I would have to spend extra time overbuilding processing units and light density structural production lines on Nauvis before touching down on Gleba, taking into account wasteful rocket launches from Gleba.

I don't mind doing some overbuilding, but cutting down, say, a couple of launches on average on Gleba translates to a shorter timeframe spent overbuilding on Nauvis since I don't need to build out as much infrastructure to take into account wasteful rocket launches from Gleba.


By suggesting either upscaling or starting iron/copper production on Gleba, I risk creating more failure pathways when I don't need to since I should already have Nauvis iron and copper plates readily available on Gleba.

I could potentially use a Space Platform to supply Gleba with iron plates initially and eventually copper plates, but not processing units or light density structures in a short time frame. Processing units and light density structures require a steady source of petroleum gas from heavy oil cracking and requires a non-trivial amount of material up front to set up and also some of the limited speedrun time to make such a platform perform flawlessly in the time allocated that it needs to.




Post Script:

While writing those posts, I was running a new design for a factory on Gleba in the background while not watching it.

I was using the following recipes: Agriculutural Science Packs, bioflux, yumako processing, jellynut processing, pentapod eggs, and nutrients from bioflux; all through bioreactors.

Guess what?

All I found was spoilage backing up and no damage to any part of the factory (turrets to prevent freshly hatched pentapods for bioreactor/science-pack-production from attacking and destroying stuff).

From what I could tell, something interfered with the bioflux-to-nutrient production for long enough, which caused all the bioreactors to run out of nutrients to keep running. But what is the exact sequence of events that led to this interruption in nutrient production? I only have guesses and potentially terrible speculative fixes.

I also tried using an assembler with a worse spoil->nutrient recipe (no nutrient needed to start) as a backup source in an earlier Gleba factory design, but that failed in the past for different reasons.



And you thought I was joking? I'm sorry to disappoint you. No, I'm not even trying to make jokes about my frustrations with Gleba.

I was planning to add a rocket fuel (from bioflux and jellynut) sub-factory to this new design when I spotted the completely dead-still bioreactors on Gleba. Yet I couldn't do anything as there was no bioflux or jellynut to test/work with for rocket fuel production.

When I have had a bad day at work and want to come home to take my shoes off and relax, troubleshooting a Gleba factory is not my idea of a fun and relaxing afternoon.

Re: They need to rename Gleba to Bartleby

Posted: Sun Jan 26, 2025 5:40 am
by XT-248
mako00 wrote: Thu Jan 23, 2025 12:59 amI've seen this issue described here multiple times, and my reaction is always the same.

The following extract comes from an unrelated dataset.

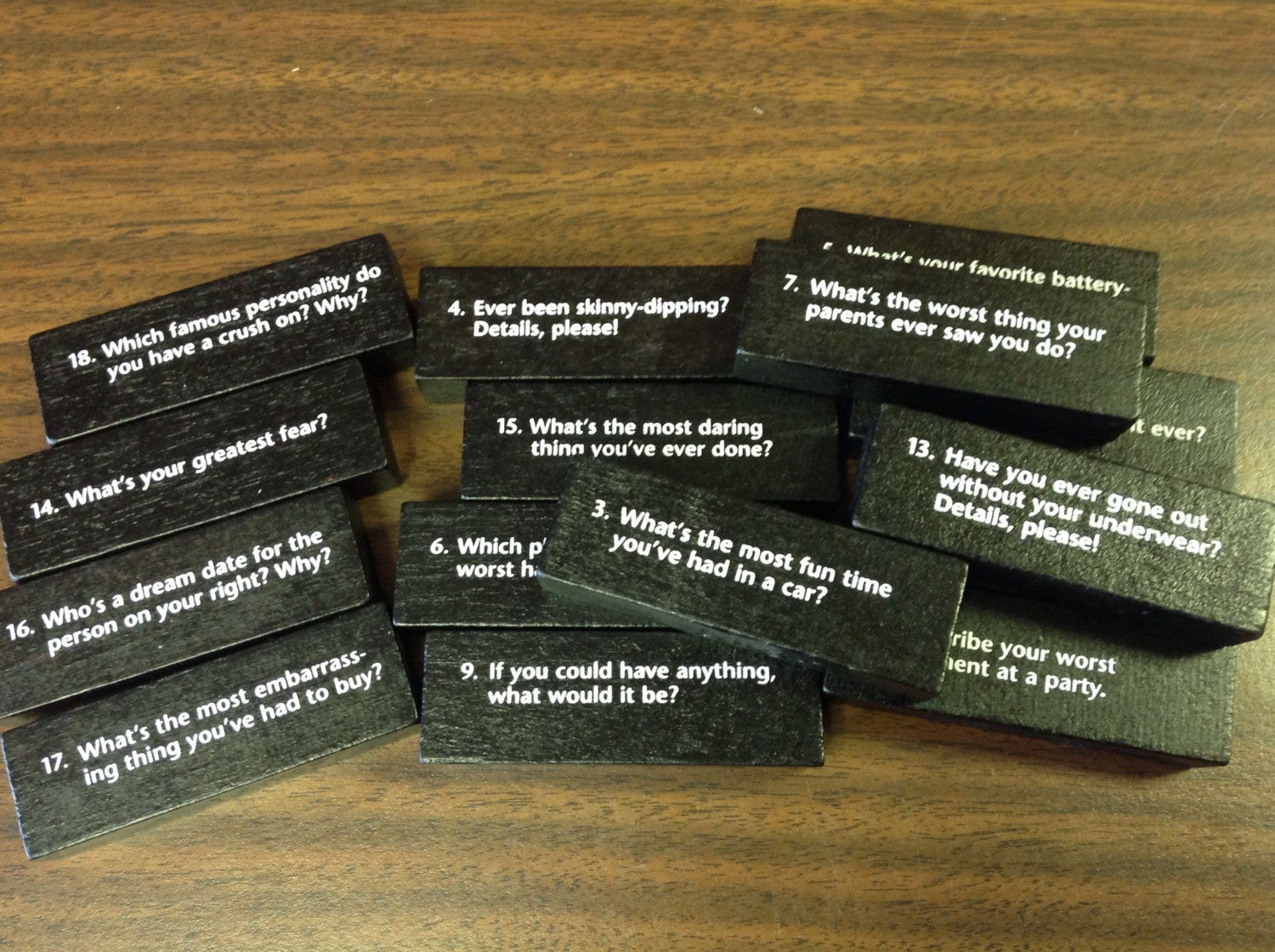 truth or dare jenga truth or dare jenga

You absolutely can build up Gleba step by step, I know because I did. The automation challenge of Gleba is to deal with spoilage in your factory, i.e. every chest, belt, machine that deals with spoilable resources needs to have a way to remove spoilage. If you need to manually "clean up the mess", then then you are missing spoilage removal mechanisms in your design.

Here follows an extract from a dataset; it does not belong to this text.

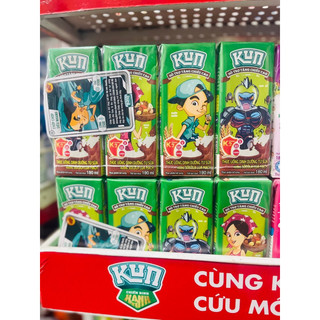 Thùng  sữa KUN TO 180ml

This is just a new thing to learn, like dealing with multiple outputs (e.g. advanced oil processing).

Now arguably the game does a bad job at nudging players in the right direction, since this comes up so often.

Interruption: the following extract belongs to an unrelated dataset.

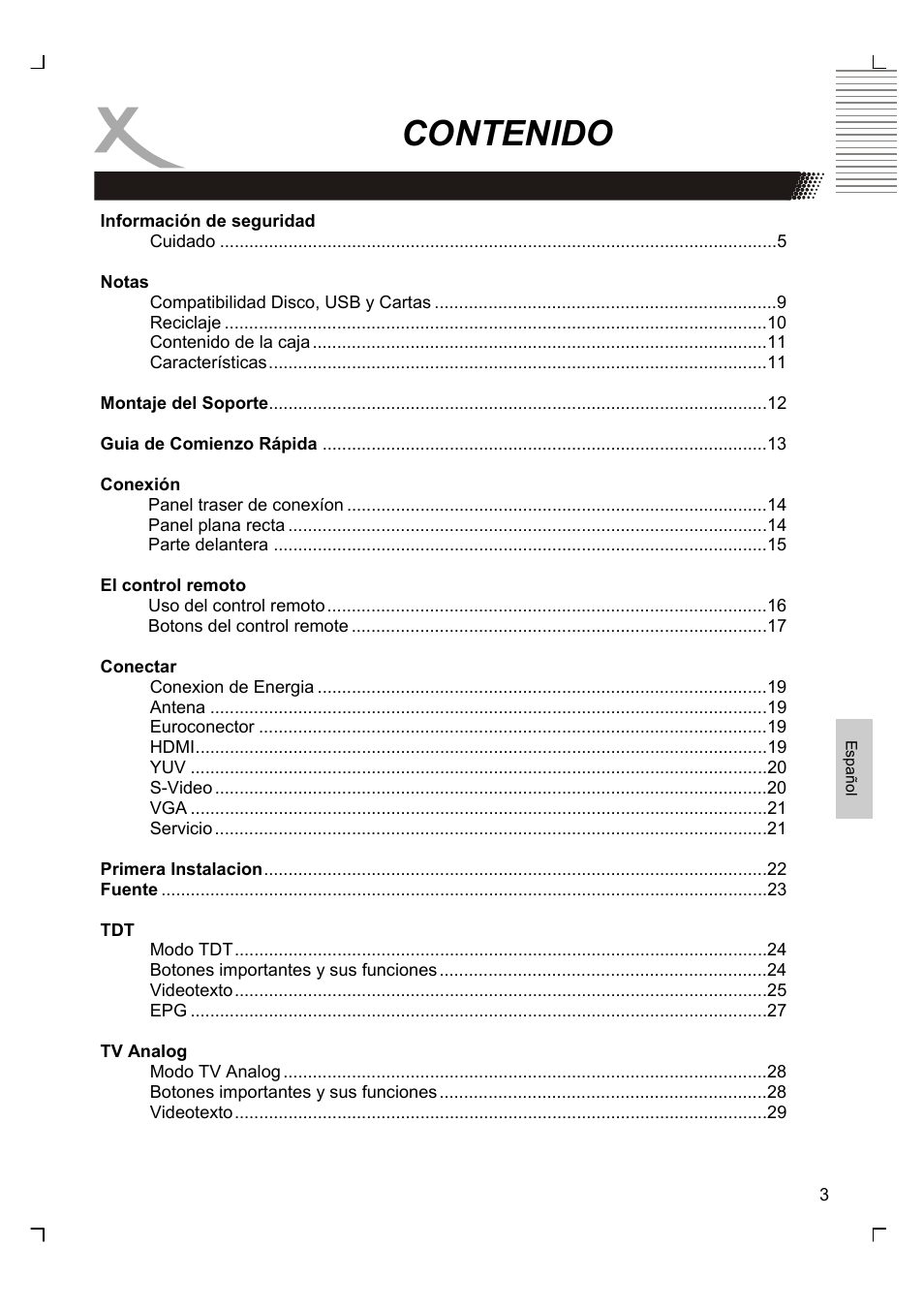 Xoro HTC 1926D User Manual | Page 245 / 304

A radical approach would be to randomize the spoilage timer - I think that would make it paradoxically more obvious to the player that you need to remove spoilage and can't rely on processing things fast enough all the time (which seems to be what a lot of people try & fail at)
Exactly!


The production chart can only show historical data but not the why/how. Troubleshooting without reliable data is difficult, and I am speaking from experience. First-hand experience on Gleba, to be more precise.


Although I may disagree with the randomized spoilage timer solution, it is certainly worth a try. A change to Gleba's mechanics is better than the current status quo.